→ WHAT IS ASKED
Copy the data below word for word, without changing anything.

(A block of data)

-- start --

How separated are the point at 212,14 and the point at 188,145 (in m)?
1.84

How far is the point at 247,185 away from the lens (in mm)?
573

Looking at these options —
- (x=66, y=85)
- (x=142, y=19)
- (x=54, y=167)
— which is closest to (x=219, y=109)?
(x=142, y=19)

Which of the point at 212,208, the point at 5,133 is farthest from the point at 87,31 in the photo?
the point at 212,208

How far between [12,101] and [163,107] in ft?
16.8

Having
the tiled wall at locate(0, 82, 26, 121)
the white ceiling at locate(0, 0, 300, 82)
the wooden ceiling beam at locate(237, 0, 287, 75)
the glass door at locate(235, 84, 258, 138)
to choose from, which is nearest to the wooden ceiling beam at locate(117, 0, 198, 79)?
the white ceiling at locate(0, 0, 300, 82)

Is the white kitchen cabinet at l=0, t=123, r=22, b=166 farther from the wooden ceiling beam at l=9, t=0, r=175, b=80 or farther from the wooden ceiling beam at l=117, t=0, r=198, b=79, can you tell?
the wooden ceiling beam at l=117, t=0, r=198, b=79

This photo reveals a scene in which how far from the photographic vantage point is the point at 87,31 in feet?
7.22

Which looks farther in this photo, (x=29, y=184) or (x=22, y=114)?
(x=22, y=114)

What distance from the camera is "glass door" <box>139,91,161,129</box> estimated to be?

-- end --

→ FINISHED EXERCISE
How separated are the point at 212,14 and the point at 188,145 (in m)?
1.84

How far is the point at 247,185 away from the lens (in mm)?
573

Looking at these options —
- (x=66, y=85)
- (x=142, y=19)
- (x=54, y=167)
— which is closest to (x=219, y=109)?
(x=142, y=19)

Which of the point at 212,208, the point at 5,133 is farthest from the point at 87,31 in the photo?
the point at 212,208

How far between [12,101] and [163,107] in ft?
16.8

Having
the tiled wall at locate(0, 82, 26, 121)
the white ceiling at locate(0, 0, 300, 82)
the wooden ceiling beam at locate(237, 0, 287, 75)
the glass door at locate(235, 84, 258, 138)
to choose from, which is nearest to the wooden ceiling beam at locate(117, 0, 198, 79)?
the white ceiling at locate(0, 0, 300, 82)

Is the white kitchen cabinet at l=0, t=123, r=22, b=166 farther from the wooden ceiling beam at l=9, t=0, r=175, b=80 or farther from the wooden ceiling beam at l=117, t=0, r=198, b=79, can you tell?
the wooden ceiling beam at l=117, t=0, r=198, b=79

This photo reveals a scene in which how far from the photographic vantage point is the point at 87,31 in feet?
7.22

Which looks farther in this photo, (x=29, y=184) or (x=22, y=114)?
(x=22, y=114)

What distance from the camera is "glass door" <box>139,91,161,129</box> estimated to be?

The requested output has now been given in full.